1/2 cup milk
4 tablespoons butter
1/4 teaspoon kosher salt
pinch cayenne pepper
1 cup flour
4 large eggs
2 ounces grated Parmesan (1/2 cup)
6 ounces grated Gruyère (1 1/2 cups)
1/2 teaspoon black pepper
1 large egg yolk
sea salt, optional
Preheat the oven to 400º F.
In a heavy-bottomed saucepan, combine 1/2 cup of water, the milk, butter, kosher salt, and cayenne. Bring to a boil over medium-high heat, stirring occasionally. Immediately add the flour. Stir quickly into the mixture with a wooden spoon until the dough pulls away from the pan and forms a ball, cooking for an additional minute while stirring.
Remove the dough from the heat and place in a food processor, pulsing twice, and then allowing to cool at least five minutes. Mix in the eggs one at a time, pulsing after each addition until incorporated. Add in the cheese, reserving two tablespoons, and pepper and mix just until combined.

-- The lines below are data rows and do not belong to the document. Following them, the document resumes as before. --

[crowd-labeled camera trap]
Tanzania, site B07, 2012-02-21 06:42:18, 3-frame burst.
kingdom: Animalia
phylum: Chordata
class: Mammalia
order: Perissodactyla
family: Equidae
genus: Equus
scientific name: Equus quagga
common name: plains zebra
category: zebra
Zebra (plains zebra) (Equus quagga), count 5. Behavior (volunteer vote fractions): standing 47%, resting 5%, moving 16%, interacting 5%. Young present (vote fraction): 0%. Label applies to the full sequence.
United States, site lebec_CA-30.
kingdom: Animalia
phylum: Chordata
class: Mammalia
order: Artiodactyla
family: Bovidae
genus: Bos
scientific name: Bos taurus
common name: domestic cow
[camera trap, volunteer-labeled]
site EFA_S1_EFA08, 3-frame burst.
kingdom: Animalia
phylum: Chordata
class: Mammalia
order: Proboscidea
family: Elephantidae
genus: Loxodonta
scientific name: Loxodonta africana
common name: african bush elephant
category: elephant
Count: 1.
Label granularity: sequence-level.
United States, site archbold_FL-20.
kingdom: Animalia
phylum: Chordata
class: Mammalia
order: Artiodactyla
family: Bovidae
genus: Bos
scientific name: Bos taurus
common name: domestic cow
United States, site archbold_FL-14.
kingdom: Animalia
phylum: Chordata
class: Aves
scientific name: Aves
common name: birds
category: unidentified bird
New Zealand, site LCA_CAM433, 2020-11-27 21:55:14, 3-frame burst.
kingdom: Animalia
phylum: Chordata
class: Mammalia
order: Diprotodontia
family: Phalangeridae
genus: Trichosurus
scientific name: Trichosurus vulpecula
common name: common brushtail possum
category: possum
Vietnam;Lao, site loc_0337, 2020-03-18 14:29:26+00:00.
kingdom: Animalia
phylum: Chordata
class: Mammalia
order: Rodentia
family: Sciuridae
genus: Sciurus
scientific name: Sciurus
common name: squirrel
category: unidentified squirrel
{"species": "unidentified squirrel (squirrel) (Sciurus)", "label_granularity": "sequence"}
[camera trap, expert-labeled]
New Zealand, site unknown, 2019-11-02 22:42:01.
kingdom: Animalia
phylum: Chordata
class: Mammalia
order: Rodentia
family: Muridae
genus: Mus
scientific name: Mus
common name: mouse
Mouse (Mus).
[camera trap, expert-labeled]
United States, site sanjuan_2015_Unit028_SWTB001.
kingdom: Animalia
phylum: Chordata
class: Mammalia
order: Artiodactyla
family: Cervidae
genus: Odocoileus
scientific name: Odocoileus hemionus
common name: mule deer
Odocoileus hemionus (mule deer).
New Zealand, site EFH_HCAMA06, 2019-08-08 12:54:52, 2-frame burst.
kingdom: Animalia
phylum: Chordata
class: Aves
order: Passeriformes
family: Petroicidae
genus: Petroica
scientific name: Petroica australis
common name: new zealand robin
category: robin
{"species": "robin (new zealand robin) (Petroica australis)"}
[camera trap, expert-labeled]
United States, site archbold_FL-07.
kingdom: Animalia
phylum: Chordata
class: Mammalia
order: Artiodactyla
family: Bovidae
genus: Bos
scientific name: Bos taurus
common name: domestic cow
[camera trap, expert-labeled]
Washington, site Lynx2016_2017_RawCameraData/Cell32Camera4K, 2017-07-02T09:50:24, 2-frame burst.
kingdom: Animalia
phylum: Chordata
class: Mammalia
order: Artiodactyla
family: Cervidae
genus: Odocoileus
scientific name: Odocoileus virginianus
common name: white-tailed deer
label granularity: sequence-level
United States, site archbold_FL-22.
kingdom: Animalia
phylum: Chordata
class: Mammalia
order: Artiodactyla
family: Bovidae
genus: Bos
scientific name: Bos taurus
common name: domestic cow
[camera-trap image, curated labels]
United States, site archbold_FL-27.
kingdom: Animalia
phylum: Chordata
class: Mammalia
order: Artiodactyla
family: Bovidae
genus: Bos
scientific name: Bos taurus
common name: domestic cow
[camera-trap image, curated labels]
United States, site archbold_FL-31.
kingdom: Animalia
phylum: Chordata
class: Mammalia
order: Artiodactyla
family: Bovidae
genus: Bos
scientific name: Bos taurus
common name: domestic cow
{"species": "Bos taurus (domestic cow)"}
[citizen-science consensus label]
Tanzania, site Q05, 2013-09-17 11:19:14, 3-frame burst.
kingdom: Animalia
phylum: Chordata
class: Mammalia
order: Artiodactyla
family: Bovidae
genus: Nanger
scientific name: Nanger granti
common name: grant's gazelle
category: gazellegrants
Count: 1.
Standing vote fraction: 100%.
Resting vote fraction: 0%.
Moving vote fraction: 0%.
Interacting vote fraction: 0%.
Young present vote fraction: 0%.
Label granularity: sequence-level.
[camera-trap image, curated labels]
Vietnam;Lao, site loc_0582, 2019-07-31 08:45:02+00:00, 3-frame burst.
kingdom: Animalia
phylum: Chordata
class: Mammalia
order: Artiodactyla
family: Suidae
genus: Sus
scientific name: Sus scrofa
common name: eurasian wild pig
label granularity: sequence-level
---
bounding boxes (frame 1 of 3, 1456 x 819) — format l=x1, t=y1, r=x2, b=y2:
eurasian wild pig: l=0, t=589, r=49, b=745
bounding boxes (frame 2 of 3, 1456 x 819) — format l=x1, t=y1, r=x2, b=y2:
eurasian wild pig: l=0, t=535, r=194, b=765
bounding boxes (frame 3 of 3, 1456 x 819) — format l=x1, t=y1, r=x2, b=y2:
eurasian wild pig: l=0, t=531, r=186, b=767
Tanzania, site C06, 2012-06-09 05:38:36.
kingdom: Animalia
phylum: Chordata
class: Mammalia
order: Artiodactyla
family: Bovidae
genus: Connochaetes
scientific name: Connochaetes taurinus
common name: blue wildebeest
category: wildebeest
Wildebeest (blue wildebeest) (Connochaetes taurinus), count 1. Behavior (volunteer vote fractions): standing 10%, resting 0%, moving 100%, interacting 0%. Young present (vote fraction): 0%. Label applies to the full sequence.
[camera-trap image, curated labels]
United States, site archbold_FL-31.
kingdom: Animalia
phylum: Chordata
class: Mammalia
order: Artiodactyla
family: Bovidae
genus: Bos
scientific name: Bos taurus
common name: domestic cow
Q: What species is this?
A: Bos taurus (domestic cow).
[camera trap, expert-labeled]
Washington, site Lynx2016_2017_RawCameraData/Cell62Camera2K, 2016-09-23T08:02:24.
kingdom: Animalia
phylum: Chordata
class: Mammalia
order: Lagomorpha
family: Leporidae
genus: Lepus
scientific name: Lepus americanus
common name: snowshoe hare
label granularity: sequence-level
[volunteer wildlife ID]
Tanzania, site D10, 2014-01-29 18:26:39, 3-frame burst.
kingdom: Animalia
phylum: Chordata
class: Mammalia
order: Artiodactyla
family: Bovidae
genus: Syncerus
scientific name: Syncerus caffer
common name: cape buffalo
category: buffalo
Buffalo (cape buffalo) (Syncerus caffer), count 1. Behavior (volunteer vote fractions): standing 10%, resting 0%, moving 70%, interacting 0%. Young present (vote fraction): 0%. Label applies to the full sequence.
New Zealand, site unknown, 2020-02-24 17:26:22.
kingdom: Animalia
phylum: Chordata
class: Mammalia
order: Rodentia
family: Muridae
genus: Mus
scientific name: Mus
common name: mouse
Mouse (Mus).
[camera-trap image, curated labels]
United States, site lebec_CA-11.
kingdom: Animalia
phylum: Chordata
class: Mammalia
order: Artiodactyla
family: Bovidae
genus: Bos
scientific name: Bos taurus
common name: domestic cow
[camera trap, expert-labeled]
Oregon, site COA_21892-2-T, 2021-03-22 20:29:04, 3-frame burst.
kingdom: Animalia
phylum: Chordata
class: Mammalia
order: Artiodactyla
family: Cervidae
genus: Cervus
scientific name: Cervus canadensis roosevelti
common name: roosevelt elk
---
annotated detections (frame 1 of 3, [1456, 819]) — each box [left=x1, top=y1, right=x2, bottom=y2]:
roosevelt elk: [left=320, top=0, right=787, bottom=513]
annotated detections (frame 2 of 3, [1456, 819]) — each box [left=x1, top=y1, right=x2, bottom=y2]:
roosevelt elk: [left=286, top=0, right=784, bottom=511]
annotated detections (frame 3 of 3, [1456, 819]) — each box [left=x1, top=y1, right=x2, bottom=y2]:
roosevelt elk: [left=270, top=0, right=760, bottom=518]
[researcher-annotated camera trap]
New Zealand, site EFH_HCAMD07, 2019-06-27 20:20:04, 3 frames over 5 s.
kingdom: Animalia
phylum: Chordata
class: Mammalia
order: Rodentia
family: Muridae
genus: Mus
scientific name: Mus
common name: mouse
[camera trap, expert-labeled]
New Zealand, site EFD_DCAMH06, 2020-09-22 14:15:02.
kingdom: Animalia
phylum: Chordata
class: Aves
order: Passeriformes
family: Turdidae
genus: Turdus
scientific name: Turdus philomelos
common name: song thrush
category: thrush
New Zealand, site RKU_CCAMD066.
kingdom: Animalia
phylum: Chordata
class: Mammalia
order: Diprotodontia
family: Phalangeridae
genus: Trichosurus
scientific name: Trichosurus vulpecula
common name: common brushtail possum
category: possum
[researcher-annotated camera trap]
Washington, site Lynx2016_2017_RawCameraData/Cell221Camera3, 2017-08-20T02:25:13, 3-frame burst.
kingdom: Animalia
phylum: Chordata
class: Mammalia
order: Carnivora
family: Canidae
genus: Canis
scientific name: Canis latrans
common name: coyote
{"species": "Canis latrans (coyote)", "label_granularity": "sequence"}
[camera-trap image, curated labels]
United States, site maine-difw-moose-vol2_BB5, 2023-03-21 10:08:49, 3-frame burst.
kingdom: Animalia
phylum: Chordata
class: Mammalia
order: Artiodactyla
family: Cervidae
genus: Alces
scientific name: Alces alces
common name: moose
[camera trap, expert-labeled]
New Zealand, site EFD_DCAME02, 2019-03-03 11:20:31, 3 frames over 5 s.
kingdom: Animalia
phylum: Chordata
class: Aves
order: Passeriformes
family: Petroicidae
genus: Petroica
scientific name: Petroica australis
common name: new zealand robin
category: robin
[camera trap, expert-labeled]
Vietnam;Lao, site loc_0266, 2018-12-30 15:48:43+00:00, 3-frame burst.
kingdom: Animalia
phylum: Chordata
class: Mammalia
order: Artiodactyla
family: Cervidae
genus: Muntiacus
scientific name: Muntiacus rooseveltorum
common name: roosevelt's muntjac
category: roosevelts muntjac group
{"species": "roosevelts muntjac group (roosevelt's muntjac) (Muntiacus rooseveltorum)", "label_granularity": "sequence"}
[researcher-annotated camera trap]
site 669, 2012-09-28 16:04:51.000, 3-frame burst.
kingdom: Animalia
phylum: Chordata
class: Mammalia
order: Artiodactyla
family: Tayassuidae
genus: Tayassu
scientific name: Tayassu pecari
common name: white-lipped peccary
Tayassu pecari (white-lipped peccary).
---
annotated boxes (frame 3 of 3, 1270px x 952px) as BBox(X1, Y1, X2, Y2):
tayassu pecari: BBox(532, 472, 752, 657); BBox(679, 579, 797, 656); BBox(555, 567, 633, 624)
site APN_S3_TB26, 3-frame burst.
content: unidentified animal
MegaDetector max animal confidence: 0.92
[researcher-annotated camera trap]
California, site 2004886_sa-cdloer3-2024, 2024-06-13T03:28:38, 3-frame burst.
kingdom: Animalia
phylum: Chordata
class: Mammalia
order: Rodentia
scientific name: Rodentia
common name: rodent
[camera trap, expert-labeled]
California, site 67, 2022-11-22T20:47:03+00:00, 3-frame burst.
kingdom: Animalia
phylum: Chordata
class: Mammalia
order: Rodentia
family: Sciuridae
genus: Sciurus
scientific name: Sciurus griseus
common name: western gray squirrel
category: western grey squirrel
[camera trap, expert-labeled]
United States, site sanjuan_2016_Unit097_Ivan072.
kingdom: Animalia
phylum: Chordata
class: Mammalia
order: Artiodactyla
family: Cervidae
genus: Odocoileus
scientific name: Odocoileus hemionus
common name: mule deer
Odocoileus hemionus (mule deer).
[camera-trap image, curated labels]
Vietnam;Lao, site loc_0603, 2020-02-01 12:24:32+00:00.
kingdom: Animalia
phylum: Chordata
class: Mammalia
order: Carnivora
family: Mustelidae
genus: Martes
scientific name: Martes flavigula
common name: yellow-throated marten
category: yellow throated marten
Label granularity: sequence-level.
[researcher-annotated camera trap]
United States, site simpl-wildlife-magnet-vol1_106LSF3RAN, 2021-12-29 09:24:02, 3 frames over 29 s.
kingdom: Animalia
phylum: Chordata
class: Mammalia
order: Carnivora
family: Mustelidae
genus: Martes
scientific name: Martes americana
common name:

Place the dough in a pastry bag and pipe into 1-tablespoon rounds on a parchment- or baking-mat-lined baking sheet, 2″ apart. Alternatively, scoop balls using a small scoop or two spoons onto the lined baking sheet.
Beat the egg yolk with one teaspoon of water. Brush lightly over the top of the rounds with a pastry brush. Sprinkle with reserved cheese and a bit of sea salt, if desired.
Bake for 25 minutes, until rounds are golden brown and dry in the center. They should sound hollow when tapped.
Serve warm. These can be reheated for a few minutes in the oven just before serving.